It’s the unboxing video heard around the metaverse. There’s a fresh leak of Meta’s upcoming mixed reality headset, the Meta Quest Pro 3. A video posted to X, the social media platform formerly known as Twitter, by user @ZGFTECH shows a pair of hands pulling the black and white headset and controllers out of a cardboard box and wiggling them around. The headset and the controllers appear to be more compact than previous versions.
The device looks almost exactly like it does in the promotional materials Meta released in June, shortly before Apple sucked up all the oxygen in the virtual room with its long-awaited Vision Pro mixed-reality headset.
Meta’s metaverse machinations haven’t lived up to the company’s expectations of building a fully realized virtual world, mostly because barely anyone is spending much time in there. But that has not deterred the company from its VR vision. The company sank $21 billion into its Reality Labs division in a year and a half, so its hopes for the Quest 3 to perform well have got to be high. The company says the price for the Quest 3 will start at $500, which is nearly twice as expensive as the Meta Quest 2, but a long way from the Apple Vision Pro’s eyeball-melting $3,500 price tag.
Meta’s Connect event for developers takes place on September 27 and 28, and given how polished the Quest 3 looks to be in this leaked video, there’s a good chance the company will give us more details about the headset and announce a firm release date for the device during the event’s keynote address.
Here’s some other news about gadgets.
Apple Gets Right About Repair
Apple wants you to know that it has changed—it really cares about repairability now, it swears. In a letter to California State Senator Susan Talamantes Eggman, Apple expressed support for the senator’s right-to-repair bill that is currently going through the state legislature.
Apple’s about-face comes after years of lobbying and pushing back against legislative attempts to secure people’s rights to repair their own devices. It’s such a big deal in the repairability world that the right to repair advocacy group iFixit likened the news to the crumbling of the Berlin Wall. (Semi-related, Apple will soon have to pay out settlement money after getting in trouble for throttling slower iPhones.)
Apple has long been fiercely defensive of its products, but recently it has ceded some ground on its position. Apple introduced its own self-repair program in 2021, though the program kicked off with some problems as the repair kits were expensive and bulky.
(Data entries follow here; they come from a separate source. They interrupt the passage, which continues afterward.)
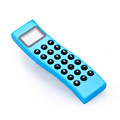 mobile phone calculator design cell phone shape calculator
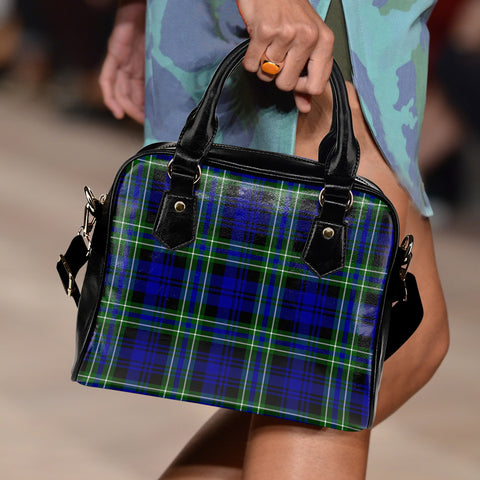 Arbuthnot Modern Tartan Shoulder Handbag for Women | Hot Sale | Scottish Clans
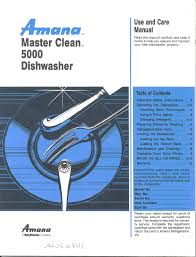 amana dishwasher 5000 user guide manualsonline com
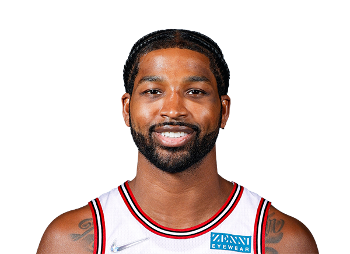 Tristan Thompson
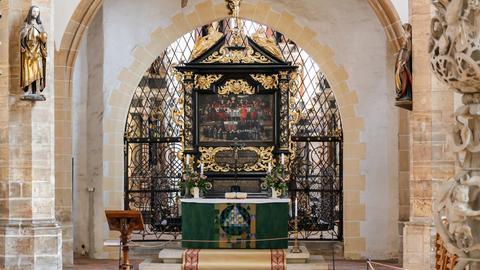 Das Altarretabel im Dom St. Marien Freiberg.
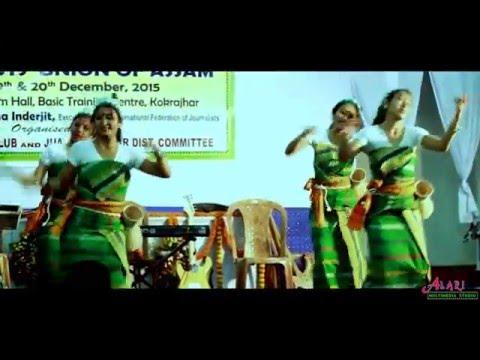 Serja Jotha Kham Damnai (Boro Folk Dance)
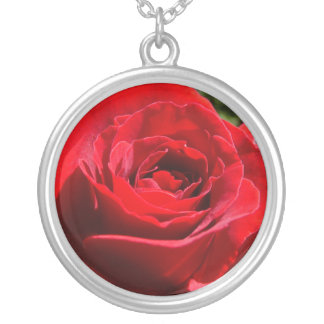 Bright Red Rose Flower Beautiful Floral Silver Plated Necklace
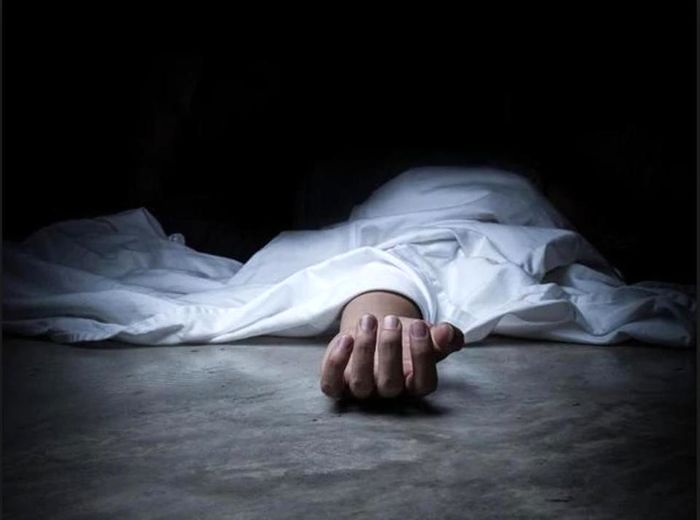 قتل مرموز در تصادف ساختگی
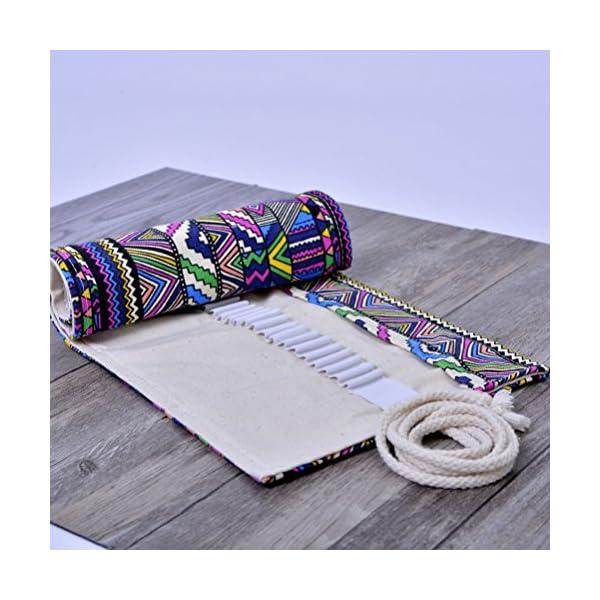 NUOLUX 72 ranuras Estuche lápices de rollo Estilo étnico lavable enrollable lápiz bolsa para bolígrafos lápices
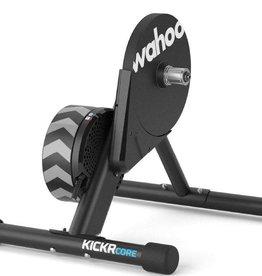 Wahoo Kickr Core
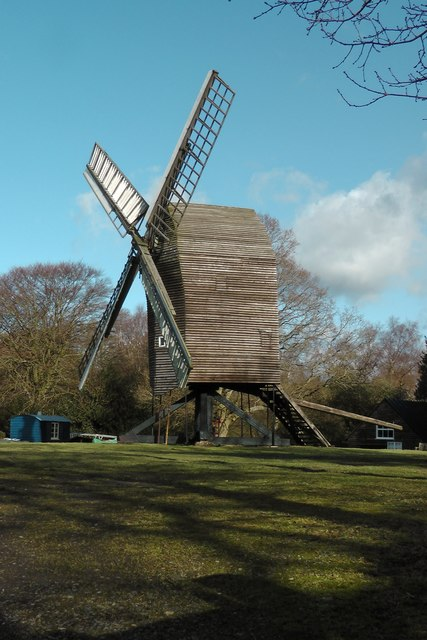 Nutley Windmill in East Sussex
Apple did point out some caveats for its support in its letter to State Senator Eggman, which include not allowing third-party repair services to disable device security features, and that those repair services disclose when they don’t use official Apple parts.
Sony Couch Portal
Sony announced a new portable PlayStation product this week. It’s called the PlayStation Portal and it has some … quirks.
You might see the device and think, That just looks like a PlayStation controller with a phone stuck in the middle of it. But that’s because it is pretty much just a PlayStation controller with a phone stuck in the middle of it—albeit a phone that can’t make calls or surf the internet. No, the Portal is only capable of streaming games from your existing PlayStation console. Unlike other portable devices in the PlayStation lineup like the PSP and the PS Vita, the Portal is not a standalone device and will require a constant Wi-Fi connection to a console. It won’t even be able to stream games from PlayStation’s Plus cloud streaming service; you have to have the game on your own system for it to work.
The controls have all of the same swanky features as the PS5’s DualSense controller, such as adaptive triggers, vibration, and extra-sensitive touchpads. It will cost $199, which puts it at less than half the price of something like a Steam Deck. That’s still quite a lot pricier than just streaming games onto your phone or laptop like PlayStation’s remote feature has let you do for years.
Cops in Schools
When a kid gets in trouble at school, usually the behavioral issue or disagreement gets mediated by a school official like a teacher, counselor, or principal. But in Illinois, a state law known as SB 100 has given school officials license to resort to a much more serious form of discipline: getting the cops involved. Since 2015, some otherwise-mild schoolyard scraps have been escalated to law enforcement. When called, police officers can ticket and punish students for infractions committed on school grounds—like fighting, truancy, or even vaping. As you might guess, subjecting children to a system of fines and punishment that’s been built for adults can have serious repercussions.
This week on WIRED’s Gadget Lab podcast, ProPublica reporters Jodi S. Cohen and Jennifer Smith Richards join the show to share their reporting on what happens when the police charge children with crimes, and how something as minor as a case of misplaced AirPods can balloon into a full-blown jury trial.